** START Supplied data **

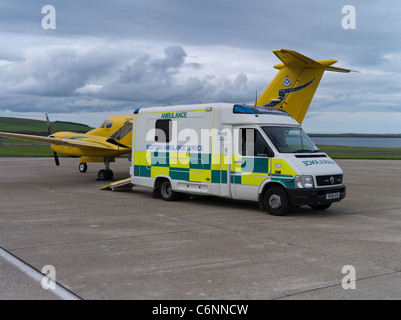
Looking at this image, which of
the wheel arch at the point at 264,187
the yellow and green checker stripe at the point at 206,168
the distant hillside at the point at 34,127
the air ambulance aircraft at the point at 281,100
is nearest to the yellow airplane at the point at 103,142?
the air ambulance aircraft at the point at 281,100

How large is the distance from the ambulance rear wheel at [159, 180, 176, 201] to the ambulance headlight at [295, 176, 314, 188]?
4.04 metres

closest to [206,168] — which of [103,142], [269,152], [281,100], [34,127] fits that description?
[269,152]

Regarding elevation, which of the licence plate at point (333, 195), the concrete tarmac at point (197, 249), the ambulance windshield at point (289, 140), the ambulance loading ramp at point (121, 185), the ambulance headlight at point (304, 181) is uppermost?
the ambulance windshield at point (289, 140)

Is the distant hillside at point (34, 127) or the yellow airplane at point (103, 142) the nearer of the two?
the yellow airplane at point (103, 142)

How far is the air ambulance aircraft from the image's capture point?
15.4 metres

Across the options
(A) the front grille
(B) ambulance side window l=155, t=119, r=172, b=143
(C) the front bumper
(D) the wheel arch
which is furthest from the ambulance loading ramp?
(A) the front grille

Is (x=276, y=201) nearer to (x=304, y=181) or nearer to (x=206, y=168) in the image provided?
(x=304, y=181)

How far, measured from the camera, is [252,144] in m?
11.3

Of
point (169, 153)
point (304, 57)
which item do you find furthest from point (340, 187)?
point (304, 57)

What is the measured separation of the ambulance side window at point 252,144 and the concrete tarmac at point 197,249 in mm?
1459

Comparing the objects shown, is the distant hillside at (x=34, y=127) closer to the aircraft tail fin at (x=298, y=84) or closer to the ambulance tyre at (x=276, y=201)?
the aircraft tail fin at (x=298, y=84)

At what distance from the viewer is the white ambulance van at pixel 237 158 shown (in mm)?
10516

** END Supplied data **

Exercise instructions: Reproduce verbatim the lines above, starting at the line that contains "How far is the" and ending at the last line.

Response to the task:
How far is the air ambulance aircraft from the image's capture point?
15.4 metres

Across the options
(A) the front grille
(B) ambulance side window l=155, t=119, r=172, b=143
(C) the front bumper
(D) the wheel arch
which is furthest from the ambulance loading ramp?
(A) the front grille

Is (x=276, y=201) nearer to (x=304, y=181) or nearer to (x=206, y=168) in the image provided?
(x=304, y=181)

How far, measured from the camera, is [252,144] in m?
11.3

Of
point (169, 153)
point (304, 57)
which item do you find furthest from point (340, 187)?
point (304, 57)

What is the measured separation of the ambulance side window at point 252,144 and the concrete tarmac at point 197,249 in mm?
1459

Comparing the objects shown, is the distant hillside at (x=34, y=127) closer to the aircraft tail fin at (x=298, y=84) or closer to the ambulance tyre at (x=276, y=201)?
the aircraft tail fin at (x=298, y=84)

At what distance from the viewer is the white ambulance van at pixel 237 158 shown (in mm)?
10516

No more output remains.